De plus, au mois de décembre, une organisation appelée Doctors Against Genocide a tenté d’organiser une manifestation anti-Israël aux abords du Musée de commémoration de la Shoah américain de Washington. Décrivant leur initiative comme « une action urgente », le prospectus mis en ligne par le groupe implorait les médecins de tous les États-Unis à aider à « arrêter le génocide en cours à Gaza ».
Le mouvement a renoncé à son événement après le tollé qu’il a suscité et a émis un communiqué où il affirmait qu’il avait voulu, en réalité, organiser une visite au musée dans le but d’éduquer et de sensibiliser la communauté médicale.
Le docteur Nir Hoftman, anesthésiste à l’UCLA et membre de l’AJMA, indique au Times of Israel qu’il a constaté un changement dans son atmosphère de travail depuis le 7 octobre, un changement qui le met dorénavant très mal à l’aise.
« Au cours de mes vingt ans et plus de carrière, j’ai pris en charge plusieurs milliers de patients – des acteurs célèbres, des athlètes, des politiciens et des hommes d’affaires qui ont mis leur vie entre mes mains, qui ont accepté de me faire confiance au moment où c’était le plus difficile pour eux », explique Hoftman. « À l’UCLA, j’étais un médecin, un scientifique et un professeur respecté – jusqu’au 7 octobre 2023. Aujourd’hui, les étudiants s’en prennent à moi sur les réseaux sociaux et je me fais physiquement agresser par les étudiants de premier cycle sur le campus. Pourquoi ? Parce que je suis Juif et que je suis sioniste. »

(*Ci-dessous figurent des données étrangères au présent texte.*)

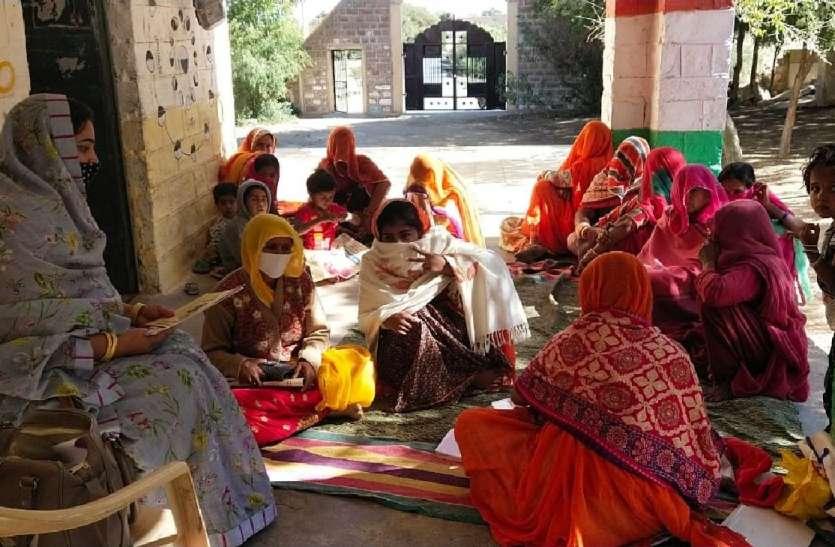 बालिका शिक्षा को बढ़ावा दें, महिला सशक्तिकरण को सम्बल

« C’est quelque chose de malaisant, c’est le moins qu’on puisse dire », dit Yael Halaas, qui est diplômée de l’université de Columbia et de la faculté de médecine Weill Cornell. « Nous ne voulons pas que les patients puissent penser qu’ils obtiendront moins d’un fournisseur de soins de santé en raison de leurs convictions. Nous ne voulons pas que les étudiants et les internes puissent exprimer ouvertement leur haine à l’encontre d’un groupe minoritaire, quel qu’il soit. C’est l’Allemagne nazie encore et encore. »

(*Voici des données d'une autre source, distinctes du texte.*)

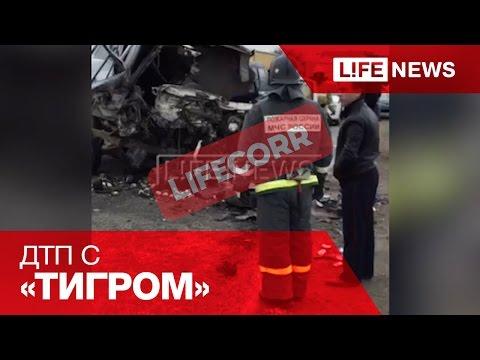 Трое погибли в ДТП с маршруткой и бронемашиной «Тигр»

Dans l’Allemagne des années 1930, un nombre disproportionnellement élevé de médecins et d’infirmiers ont rejoint le parti nazi en comparaison avec la population générale – et ils ont été parmi les premiers à le faire, avec plus de la moitié de tous les médecins allemands qui ont adhéré au parti en 1942. Aux États-Unis, à la même époque, la majorité des facultés de médecine ont mis en place des quotas limitant le nombre d’étudiants juifs autorisés à s’inscrire, des quotas qui sont restés en place jusque dans les années 1970.
Alors que l’antisémitisme continue à se renforcer dans le secteur des soins de santé – comme lors d’un débat qui a eu lieu à la faculté de médecine de l’université George Washington, au mois de décembre, où les intervenants ont justifié les atrocités du Hamas tout en omettant de parler des otages israéliens et américains qui se trouvaient encore en captivité – Doron déclare qu’elle continuera à rechercher du soutien auprès de l’AJMA.
« Je me sens si seule en ce moment, l’antisémitisme me pèse tellement… Je le vois s’exprimer tous les jours et en tant que Juive, je ne peux pas m’offrir le luxe de détourner le regard. L’AJMA est le seul moyen qui nous aide à tenir le coup », explique-t-elle.